In de afgelopen decennia is ons begrip van normale bloeddruk niveaus geëvolueerd. Voor het midden van de 20e eeuw werd, zoals de meeste medische waarden, normale bloeddruk gedefinieerd als de gemiddelde waarde voor een bevolking.
In het midden van de 20e eeuw hebben twee belangrijke wetenschappelijke ontdekkingen geleid tot een verandering in de benadering van het definiëren van een normaal bloeddrukniveau in relatie tot hypertensie, gebaseerd op het verband tussen bloeddruk en het risico op atherosclerotische aandoeningen. Autopsies uitgevoerd op jonge soldaten die stierven in de Koreaanse oorlog onthulden dat meer dan 70% van deze jonge Amerikanen al atherosclerose hadden in de kransslagaders. Daarnaast heeft de Framingham Heart Study rond deze tijd het belang van de lange termijn associatie tussen bloeddrukniveaus en atherosclerose aan het licht gebracht. Kort daarna volgde de volgende fase van het herdefiniëren van normale bloeddrukniveaus en hypertensie, omdat klinisch onderzoek een vermindering van het risico op atherosclerose aantoonde met het verlagen van de bloeddrukniveaus met antihypertensiva.
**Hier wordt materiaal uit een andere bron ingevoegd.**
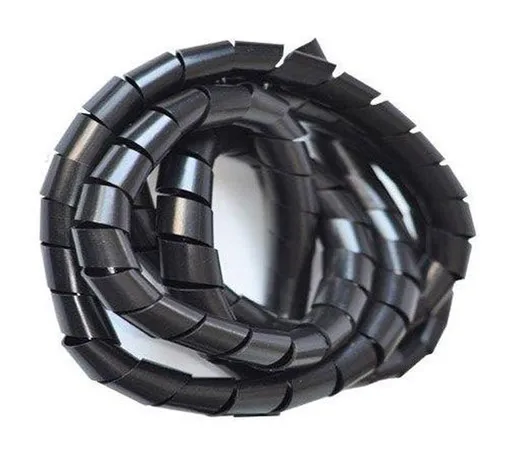 Zväzkovacia špirála SWB-19 pre bandáž s priemerom 15-100mm, balenie 10m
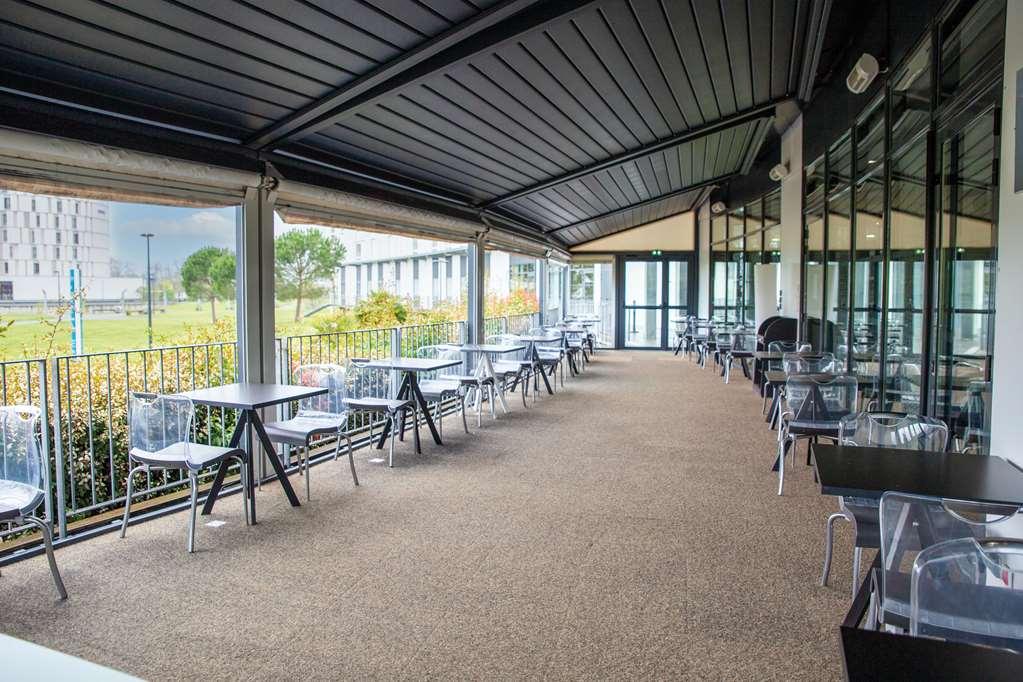 Aparthotel Zenitude Hotel-residences Fluvia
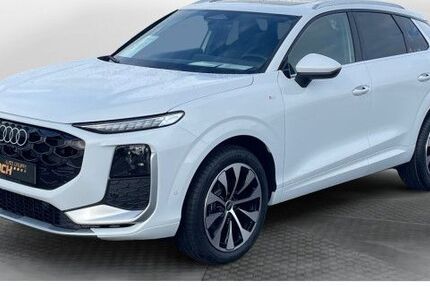 Audi Q3 2.100 km 49.890 &euro; Insingen 91610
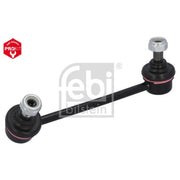 Febi Stabiliser Bar Link Coupling Rod Rear Right 48125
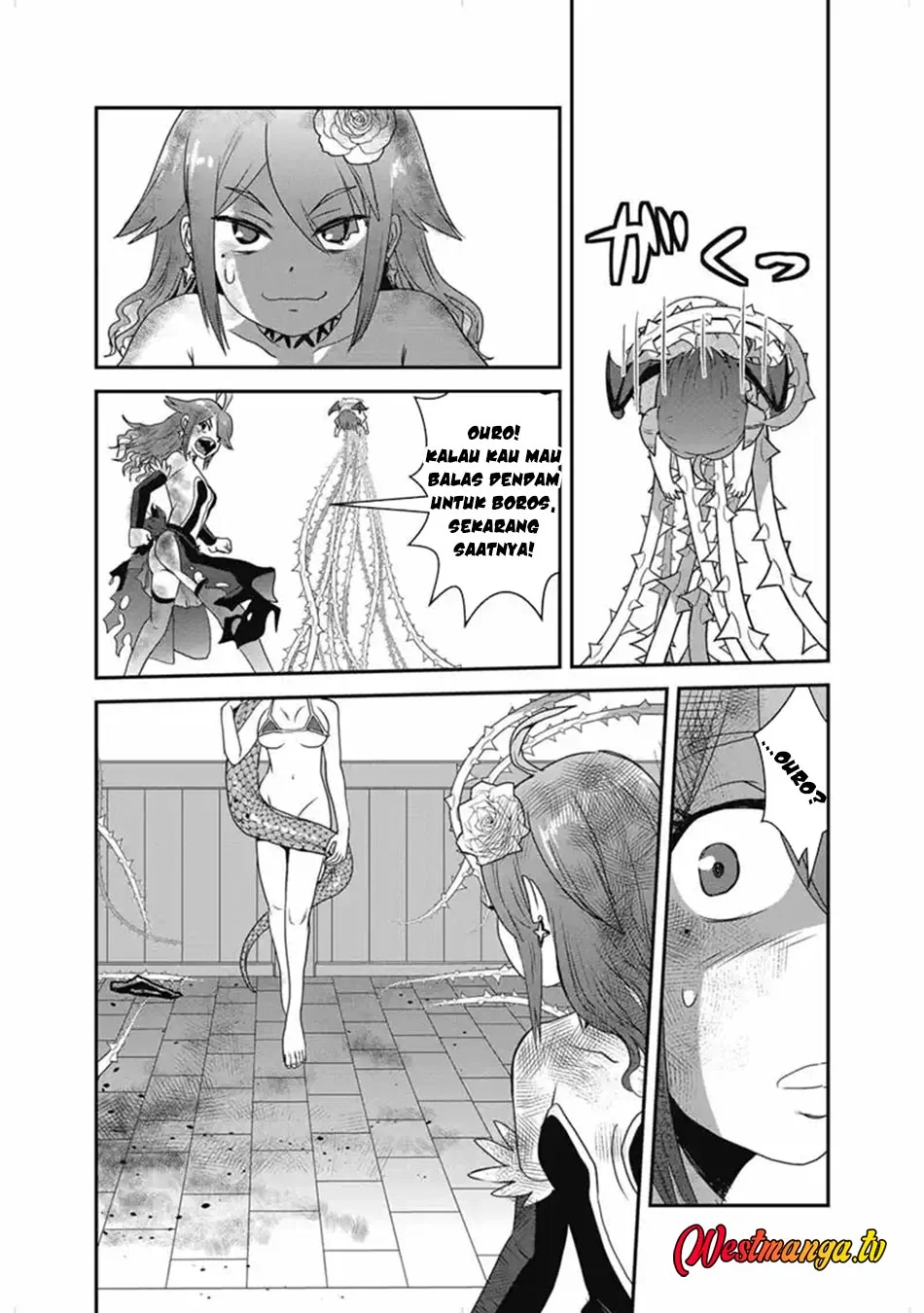 Makikomarete Isekai Teni suru Yatsu wa, Taitei Cheat Chapter 67 Gambar 13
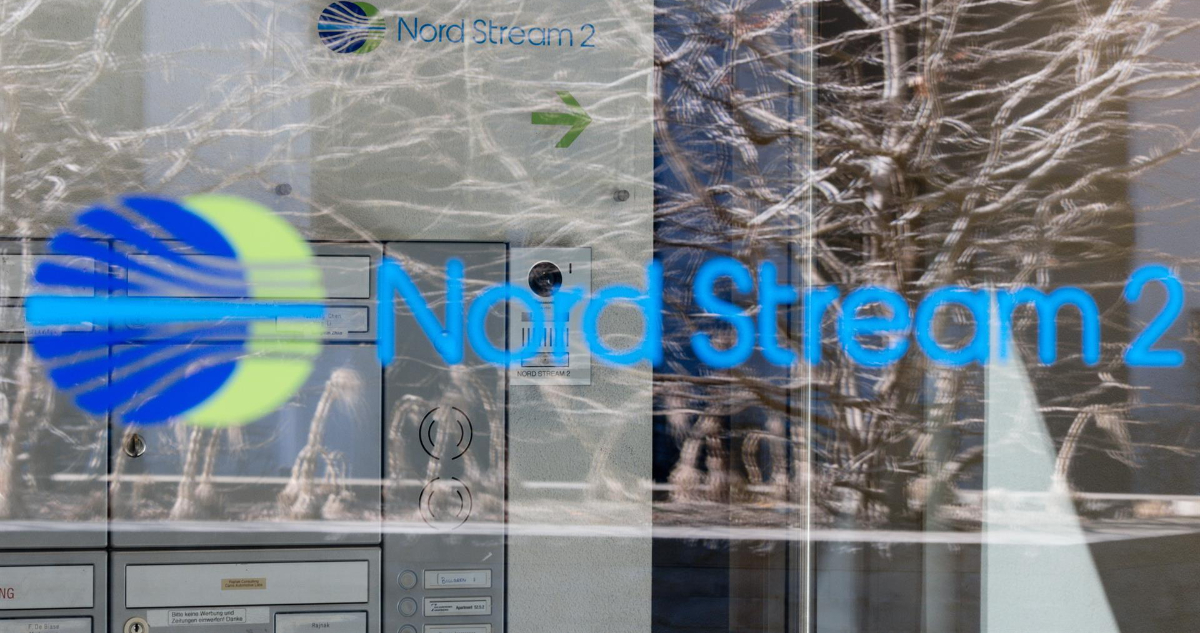 Oficinas de Nord Stream en Suiza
In de afgelopen jaren zijn de hypertensie- en doelwit systolische bloeddrukniveaus opnieuw gedefinieerd van 160 mm Hg tot 140 mm Hg, en meer recentelijk tot 130 mm Hg.
Het resultaat van dit dilemma is het gebruik van bloeddruk-categorieën en -nomenclatuur, met inbegrip van recente Amerikaanse richtlijnen voor normale bloeddrukniveaus onder 120/80 mm Hg. De studie van Whelton en collega's beantwoordt daarom een andere vraag: wat is de ideale bloeddruk om de ontwikkeling van een atherosclerotische ziekte te voorkomen? Deze vraag en het antwoord in hun analyse zijn verschillend van die in de klinische proeven, wat suggereert dat hogere systolische bloeddrukniveaus van 90 mm Hg bijdragen aan de ontwikkeling van atherosclerose. Dit artikel herinnert ons eraan dat zelfs goede prestaties bij de behandeling van hypertensie als primaire preventiestrategie verre van een ideale manier is om atherosclerose te voorkomen. Bij de behandeling van hypertensie is de belangrijke kwestie van het restrisico deels te wijten aan de kloof tussen het risiconiveau dat de bloeddruk oplegt en het niveau van de bloeddruk dat wordt aanbevolen in de richtlijnen voor het initiëren en het doel van de behandeling.